The Canadian stock market is continuing to record all-time highs quite frequently. For investors in small-cap growth stocks, this has made for a rather interesting conundrum. On the one hand, companies like Bombardier (TSX:BBD.B) present attractive upside potential. On the other, Bombardier stock has proven to be highly volatile and in a downward trend for some time.
I’ve certainly been bearish on Bombardier in the past. And many of the underlying factors contributing to that view still hold. However, here’s why there may certainly be a valid thesis to own this stock right now.
Bombardier stock remains an attractive turnaround play
Growth investors have done well picking various turnaround plays in this market. That’s something most investors would agree is the case.
For investors in Bombardier, this certainly holds true. Since hitting pandemic lows below $0.30 per share, Bombardier stock has since rebounded to the $1.70 level. That’s not bad for a speculative bet that the economy would snap back.
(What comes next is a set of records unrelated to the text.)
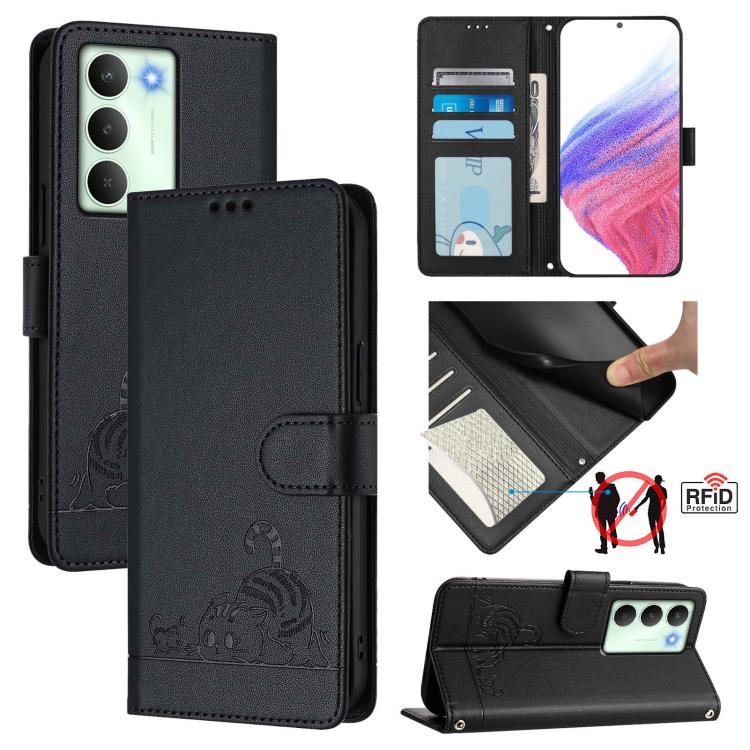 Cat Rat Embossed Pattern RFID Leather Phone Case with Lanyard, For Realme C71 4G Global, For Realme Neo7 Turbo 5G, For Realme V70 / 14x Global / C75 5G, For Realme Narzo 80 Pro / 14 Pro 5G India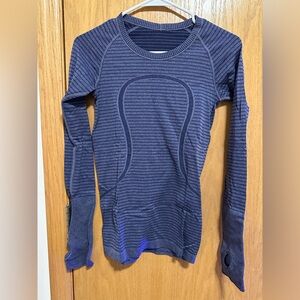 Lululemon purple striped swiftly tech long sleeve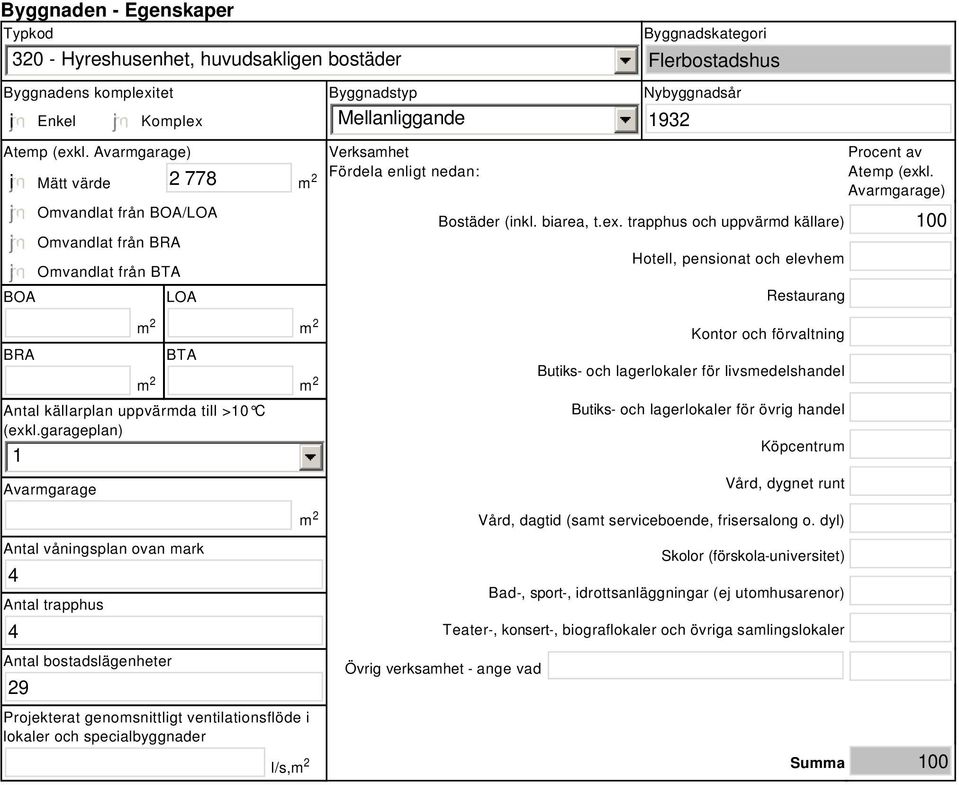 garageplan) 1 Avarmgarage m 2 m 2 Verksamhet Fördela enligt nedan: Procent av Atemp (exk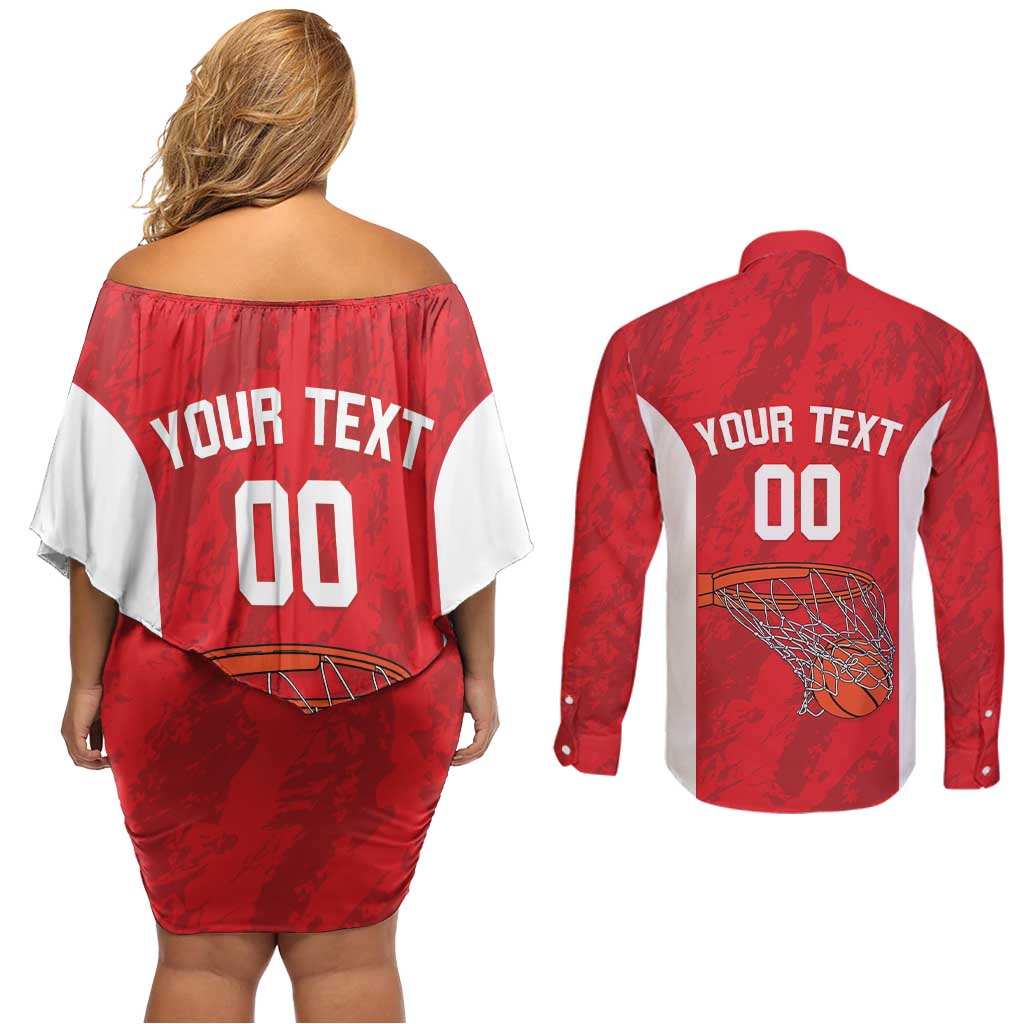 Tunisia Basketball Custom Couples Matching Off Shoulder Short Dress and Long Sleeve Button Shirt Go Champions Eagles of Carthage - Wonder Print Shop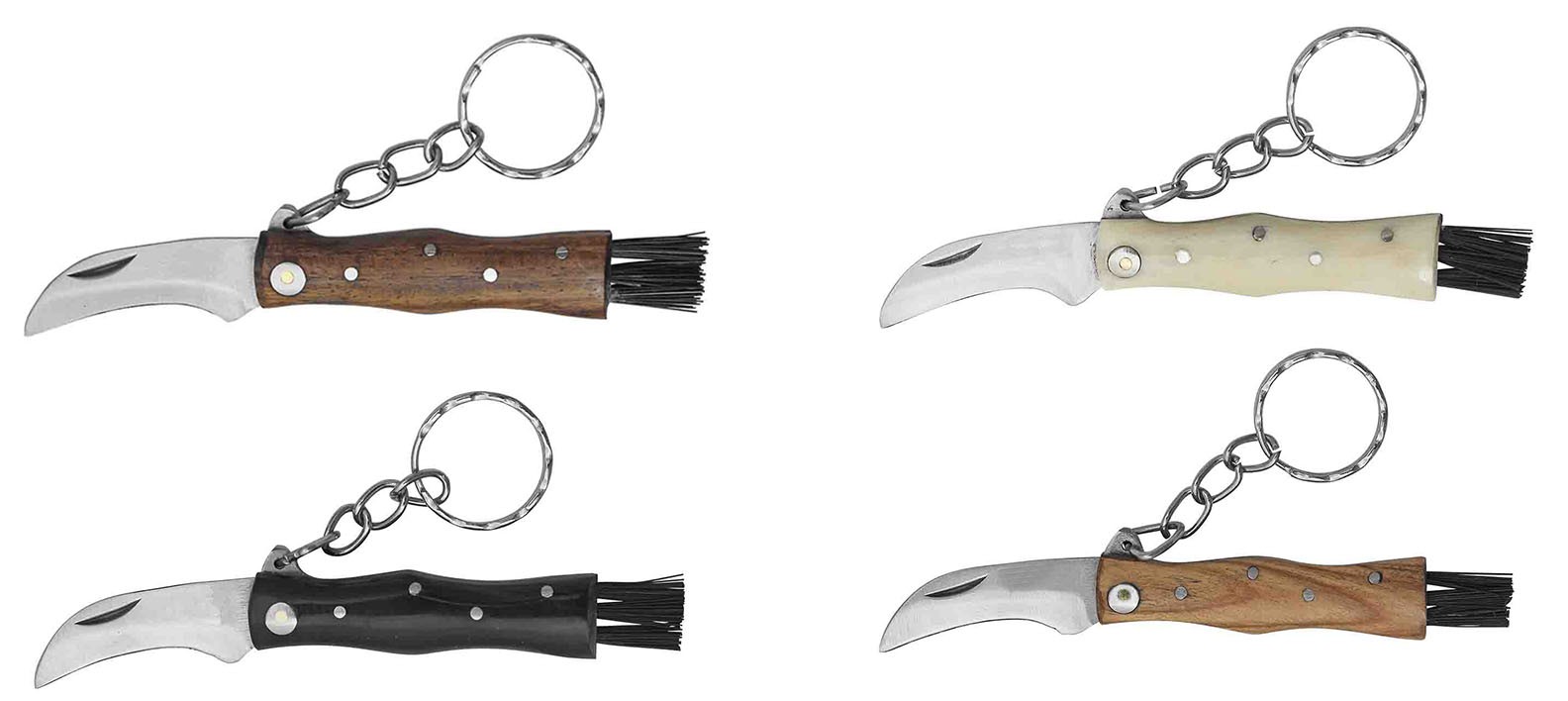 Dark Wood Handle Mushroom Folding Knife Keychain – 6 cm Handle, Cleaning Brush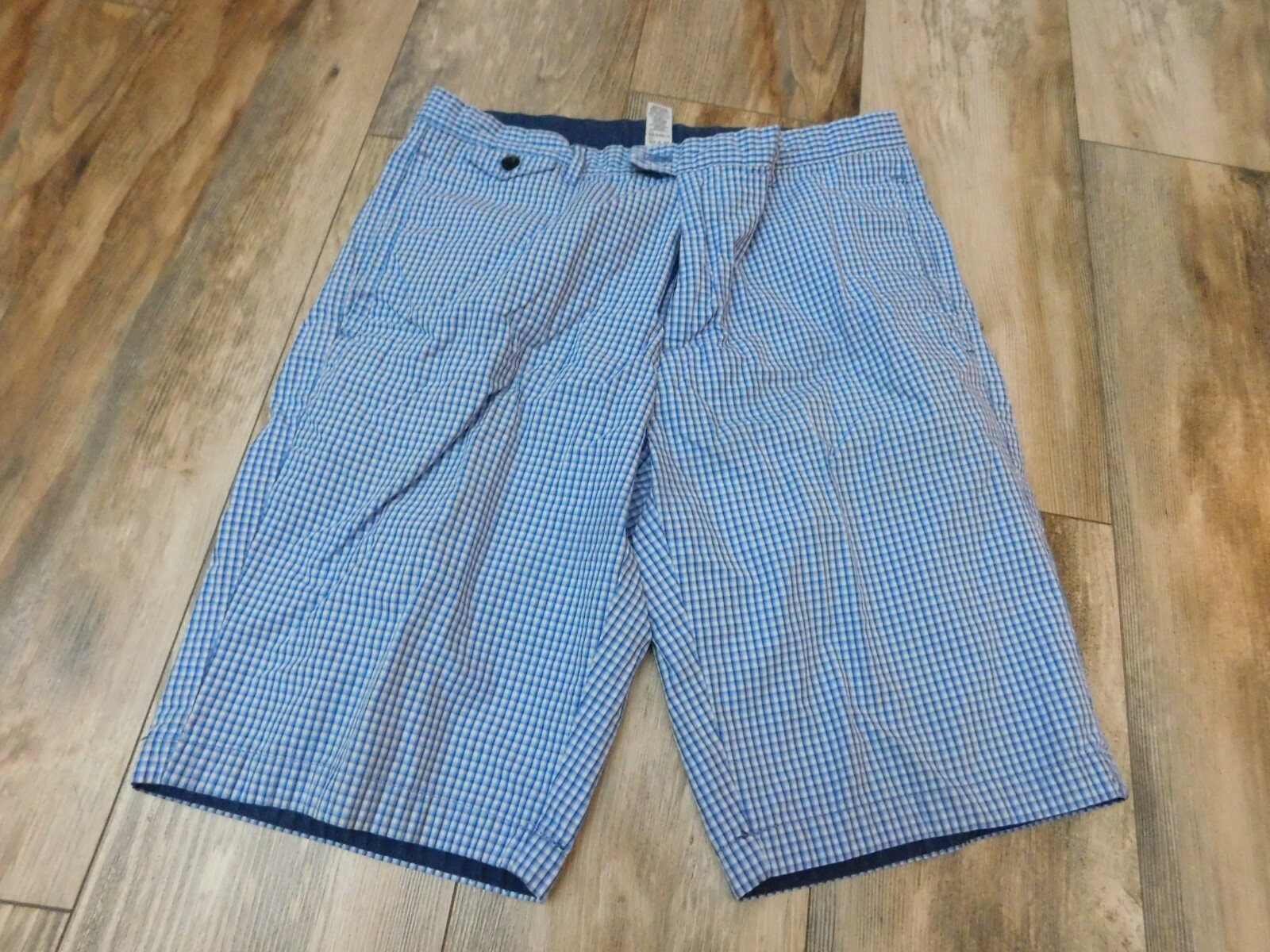 CALVIN KLEIN MEN'S WHITE/BLUE CHINO SHORTS SIZE 32 Gem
We’re not there yet. However, demand for aircraft remains heightened, as the world starts to reopen. For those who believe this reopening thesis has legs, Bombardier is an intriguing option to consider.
A manufacturer of business jets, Bombardier has benefited from a growing backlog and an improved outlook. Passengers are looking to fly. And, apparently, business jets are the way to go.
Bombardier is set to open a new manufacturing plant
Amid this increased demand, Bombardier has recently made some big moves.
Chief among these is an announced $400 million investment in a new manufacturing plant in Mississauga. The company’s CEO Eric Martel believes this new unit will begin operations in 2023. This facility will be used to produce the company’s Global business jets, including the Global 7500 aircraft. Approximately 2,000 workers will shift their focus to this new facility.
The goal of Bombardier in making this investment is two-fold. First, the company is working toward meeting future demand, with this facility seen as a key part of Bombardier’s plan to grow its way to profitability. Second, this facility will be more green, helping Bombardier meet its environmental goals.
All in all, Bombardier’s cash flow growth to $100 million this past quarter suggests there may be appetite from investors for such investments. Time will tell, but Bombardier is making a strong case that this is a company with real turnaround potential.
Bottom line
Bombardier stock is one that not too long ago was one no one wanted to hld. The company was on the brink of bankruptcy and was forced to sell off the majority of its divisions to stay alive.
Today, there’s a real growth thesis with Bombardier. This is a company small-cap investors are looking at. And it’s one I think is worth putting on the watch list right now.